Prove the following logical Equivalences using truth tables
Idempotent:
– p ^ p = p, and
– p V p = p
Absorption:
– p V (p ^ q) = p, and
– p ^ (p Ú q) = p
Identity:
– p ^ t = p, and
– p V c = p
Negation:
– p V ~p = t, and p ^ ~p = c
Universal Bound:
– p ^ c = c, and
– p V t = t
Negations of t and c:
– ~t = c, and
– ~c = t
Note: t means tautology, c means contradiction.

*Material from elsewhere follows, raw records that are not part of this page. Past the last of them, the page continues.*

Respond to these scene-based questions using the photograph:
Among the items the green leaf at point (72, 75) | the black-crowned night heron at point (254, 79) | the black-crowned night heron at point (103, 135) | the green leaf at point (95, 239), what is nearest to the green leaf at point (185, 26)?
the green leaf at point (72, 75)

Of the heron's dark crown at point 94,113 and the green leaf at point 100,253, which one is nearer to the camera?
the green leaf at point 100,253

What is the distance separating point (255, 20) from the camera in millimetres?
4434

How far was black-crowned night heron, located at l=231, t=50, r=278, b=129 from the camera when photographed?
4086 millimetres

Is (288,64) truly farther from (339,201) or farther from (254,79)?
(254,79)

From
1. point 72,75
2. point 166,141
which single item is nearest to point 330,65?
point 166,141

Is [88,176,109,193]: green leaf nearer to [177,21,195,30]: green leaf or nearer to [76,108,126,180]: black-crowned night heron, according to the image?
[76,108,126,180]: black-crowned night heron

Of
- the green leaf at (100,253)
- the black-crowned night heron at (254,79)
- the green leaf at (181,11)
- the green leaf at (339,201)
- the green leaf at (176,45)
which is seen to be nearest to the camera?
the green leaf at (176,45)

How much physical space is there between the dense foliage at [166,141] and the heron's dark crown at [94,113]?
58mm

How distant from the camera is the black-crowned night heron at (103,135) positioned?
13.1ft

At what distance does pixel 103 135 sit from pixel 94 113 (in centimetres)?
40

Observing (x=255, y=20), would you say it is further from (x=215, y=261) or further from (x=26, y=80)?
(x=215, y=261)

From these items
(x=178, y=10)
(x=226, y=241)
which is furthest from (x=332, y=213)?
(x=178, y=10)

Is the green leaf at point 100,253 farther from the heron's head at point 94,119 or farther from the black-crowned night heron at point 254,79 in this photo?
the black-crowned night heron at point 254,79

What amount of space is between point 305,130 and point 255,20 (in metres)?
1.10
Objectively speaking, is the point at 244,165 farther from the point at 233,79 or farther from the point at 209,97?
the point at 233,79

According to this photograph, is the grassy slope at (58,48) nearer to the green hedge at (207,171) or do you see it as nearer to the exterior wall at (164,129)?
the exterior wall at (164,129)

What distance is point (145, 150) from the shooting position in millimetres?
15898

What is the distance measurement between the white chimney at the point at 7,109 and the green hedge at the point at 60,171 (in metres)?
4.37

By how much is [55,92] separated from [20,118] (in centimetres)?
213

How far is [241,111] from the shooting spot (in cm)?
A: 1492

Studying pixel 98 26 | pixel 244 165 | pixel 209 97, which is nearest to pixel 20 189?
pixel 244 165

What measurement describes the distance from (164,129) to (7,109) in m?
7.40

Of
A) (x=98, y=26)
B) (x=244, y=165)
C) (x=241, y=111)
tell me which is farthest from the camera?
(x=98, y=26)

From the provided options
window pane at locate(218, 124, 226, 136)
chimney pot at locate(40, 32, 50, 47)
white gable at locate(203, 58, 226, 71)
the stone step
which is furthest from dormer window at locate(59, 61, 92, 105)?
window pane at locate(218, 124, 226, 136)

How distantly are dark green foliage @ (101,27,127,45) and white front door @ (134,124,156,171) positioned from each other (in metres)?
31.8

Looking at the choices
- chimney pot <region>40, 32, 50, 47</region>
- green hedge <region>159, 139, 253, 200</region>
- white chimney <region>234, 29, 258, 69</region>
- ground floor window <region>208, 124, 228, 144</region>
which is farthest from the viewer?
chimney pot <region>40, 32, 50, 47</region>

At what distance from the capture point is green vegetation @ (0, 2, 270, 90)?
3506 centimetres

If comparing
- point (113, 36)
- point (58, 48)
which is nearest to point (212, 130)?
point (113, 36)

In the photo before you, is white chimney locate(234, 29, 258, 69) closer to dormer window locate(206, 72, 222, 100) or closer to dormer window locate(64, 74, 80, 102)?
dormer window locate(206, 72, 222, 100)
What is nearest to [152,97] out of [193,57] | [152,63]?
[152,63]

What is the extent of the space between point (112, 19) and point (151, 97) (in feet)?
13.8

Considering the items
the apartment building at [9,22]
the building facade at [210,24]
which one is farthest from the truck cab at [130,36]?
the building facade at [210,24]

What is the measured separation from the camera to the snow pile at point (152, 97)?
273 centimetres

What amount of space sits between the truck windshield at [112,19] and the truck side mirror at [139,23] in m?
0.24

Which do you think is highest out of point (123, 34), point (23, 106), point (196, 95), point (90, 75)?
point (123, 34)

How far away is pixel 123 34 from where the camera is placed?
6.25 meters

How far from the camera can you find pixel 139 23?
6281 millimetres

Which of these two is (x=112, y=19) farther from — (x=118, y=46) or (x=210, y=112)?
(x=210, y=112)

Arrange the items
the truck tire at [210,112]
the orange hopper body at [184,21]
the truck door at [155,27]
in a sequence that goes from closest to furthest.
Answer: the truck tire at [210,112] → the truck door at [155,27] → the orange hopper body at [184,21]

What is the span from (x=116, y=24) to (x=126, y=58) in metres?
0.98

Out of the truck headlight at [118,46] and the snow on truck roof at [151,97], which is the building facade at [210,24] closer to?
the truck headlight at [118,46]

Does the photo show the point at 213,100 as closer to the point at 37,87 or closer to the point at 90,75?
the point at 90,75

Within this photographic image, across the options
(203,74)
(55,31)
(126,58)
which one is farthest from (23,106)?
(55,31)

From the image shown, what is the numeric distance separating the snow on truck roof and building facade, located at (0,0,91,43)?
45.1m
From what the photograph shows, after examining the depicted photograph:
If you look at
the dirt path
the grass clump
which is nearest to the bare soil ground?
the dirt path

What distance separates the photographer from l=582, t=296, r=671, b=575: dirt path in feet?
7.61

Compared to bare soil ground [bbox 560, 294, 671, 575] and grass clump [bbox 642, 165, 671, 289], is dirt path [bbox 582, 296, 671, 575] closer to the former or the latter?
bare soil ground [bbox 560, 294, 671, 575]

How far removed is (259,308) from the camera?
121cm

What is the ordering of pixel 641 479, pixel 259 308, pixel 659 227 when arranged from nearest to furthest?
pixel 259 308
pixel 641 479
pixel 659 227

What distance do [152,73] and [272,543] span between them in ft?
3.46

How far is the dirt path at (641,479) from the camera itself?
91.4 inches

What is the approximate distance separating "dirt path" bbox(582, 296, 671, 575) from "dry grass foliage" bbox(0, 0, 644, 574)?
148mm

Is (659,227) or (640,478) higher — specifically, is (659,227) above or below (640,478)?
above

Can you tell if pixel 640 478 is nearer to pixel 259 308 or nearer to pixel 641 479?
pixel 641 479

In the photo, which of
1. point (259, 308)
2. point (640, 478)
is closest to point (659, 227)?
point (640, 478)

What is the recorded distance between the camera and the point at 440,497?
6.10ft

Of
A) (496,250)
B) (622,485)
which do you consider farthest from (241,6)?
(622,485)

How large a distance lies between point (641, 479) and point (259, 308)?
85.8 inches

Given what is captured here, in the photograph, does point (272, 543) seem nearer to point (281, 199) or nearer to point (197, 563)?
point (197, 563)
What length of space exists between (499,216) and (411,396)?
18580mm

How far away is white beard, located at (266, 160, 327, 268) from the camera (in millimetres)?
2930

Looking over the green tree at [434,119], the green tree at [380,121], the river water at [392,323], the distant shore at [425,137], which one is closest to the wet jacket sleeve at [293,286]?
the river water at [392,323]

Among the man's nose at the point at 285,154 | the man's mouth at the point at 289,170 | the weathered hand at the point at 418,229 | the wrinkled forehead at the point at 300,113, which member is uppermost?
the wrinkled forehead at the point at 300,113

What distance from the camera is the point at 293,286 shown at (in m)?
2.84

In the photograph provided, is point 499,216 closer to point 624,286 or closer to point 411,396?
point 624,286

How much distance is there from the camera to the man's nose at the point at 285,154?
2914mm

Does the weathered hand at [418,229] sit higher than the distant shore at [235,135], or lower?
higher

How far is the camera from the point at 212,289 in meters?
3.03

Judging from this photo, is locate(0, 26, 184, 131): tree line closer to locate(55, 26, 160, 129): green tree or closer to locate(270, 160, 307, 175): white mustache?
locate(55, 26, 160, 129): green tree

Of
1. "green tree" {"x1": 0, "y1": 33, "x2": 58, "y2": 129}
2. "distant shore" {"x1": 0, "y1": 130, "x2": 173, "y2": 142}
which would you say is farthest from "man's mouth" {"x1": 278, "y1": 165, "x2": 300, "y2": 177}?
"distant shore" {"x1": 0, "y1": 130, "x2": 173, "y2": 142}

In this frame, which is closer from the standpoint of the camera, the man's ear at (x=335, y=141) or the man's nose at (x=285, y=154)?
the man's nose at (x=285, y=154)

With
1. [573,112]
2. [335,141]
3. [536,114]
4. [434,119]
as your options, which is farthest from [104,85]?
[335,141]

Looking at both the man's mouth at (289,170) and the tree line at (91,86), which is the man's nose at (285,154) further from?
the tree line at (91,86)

This is what i have done so far please let me know if i am doing it right or if anything is wrong. Thanks
Idempotent:
p p^p pVp
0 0 0
1 1 1
Absorption:
p q p^q pv(p^q) pVq p^(pVq)
0 0 0 0 0 0
0 1 0 0 1 0
1 0 0 1 1 1
1 1 1 1 1 1
Identity:
p t c p^t pVc
0 1 0 0 0
1 1 0 1 0
Negation:
p ~p pV~p p^~p
0 1 1 0
1 0 1 0
Universal Bound:
p c t p^c pVt
0 0 1 0 1
1 0 1 0 1
Negations of t and c:
t c ~t ~c
1 0 0 1
When an expression is always 0 it is a contradiction, and when it is always 1 it is a tautology.